There are two ways to average with NumPy: np.mean and np.average (although there may be others). Here, let's leave the difference between the two to other articles, and see which is better in terms of processing speed.
The following code is based on this site.
CentOS Linux release 7.6.1810 (Core) Python 3.8.5
First, simply average a one-dimensional array.
test1.py
import timeit
import numpy as np
def func_average(n):
return np.average(np.arange(n**2))
def func_mean(n):
return np.mean(np.arange(n**2))
n = 1000
loop = 1000
result_average = timeit.timeit(lambda: func_average(n), number=loop)
result_mean = timeit.timeit(lambda: func_mean(n), number=loop)
print('average: ', result_average / loop)
print('mean: ', result_mean / loop)
Execution result
average: 0.0015093836802989244
mean: 0.001964871450792998
In addition to this, I measured 4 times, but in each case, np.average was about 20 to 30% faster.
Next, take the average of the two-dimensional array.
test.py
import timeit
import numpy as np
def func_average(n):
return np.average(np.arange(n**2).reshape(n, n))
def func_mean(n):
return np.mean(np.arange(n**2).reshape(n, n))
n = 1000
loop = 1000
result_average = timeit.timeit(lambda: func_average(n), number=loop)
result_mean = timeit.timeit(lambda: func_mean(n), number=loop)
print('average: ', result_average / loop)
print('mean: ', result_mean / loop)
Execution result
average: 0.0016613604403100909
mean: 0.002270303561817855
Even in this case, np.average was fast.
I tried other similar conditions, but the result was that np.average was faster. This doesn't mean np.mean ...

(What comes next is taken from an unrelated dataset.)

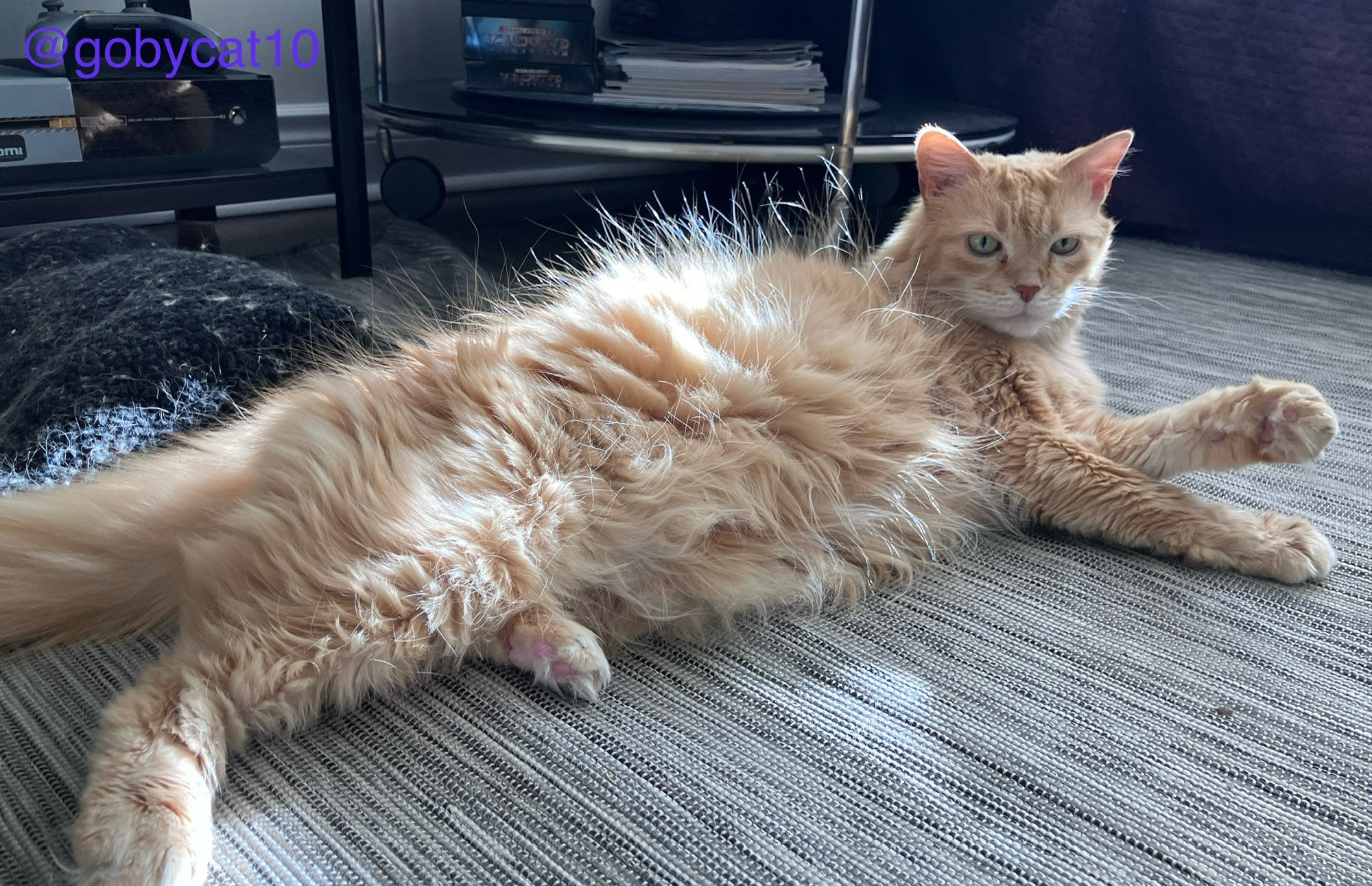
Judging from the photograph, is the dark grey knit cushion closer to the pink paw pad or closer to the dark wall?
the pink paw pad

I thought that was not the case, and when I searched further, I found such a thread. Translated, modified and quoted below:
(Omitted) There are other differences to consider between
averageandmean(other differences were mentioned in the previous thread).averagetakes the average of all the values in the array without considering the mask, whilemeantakes the mask, so it takes the average only with the unmasked values.
g = [1,2,3,55,66,77]
f = np.ma.masked_greater(g,5)
np.average(f)
Out: 34.0
np.mean(f)
Out: 2.0
Indeed, it seems that mean should be used when dealing with arrays containing missing values.
average.numpy.ma to handle data containing missing values, use mean.It is best to use it properly according to the purpose, but considering the time taken for the entire program, I think that the ratio of average and mean to it is insignificant, so the option to use mean without thinking about anything Isn't it an ant?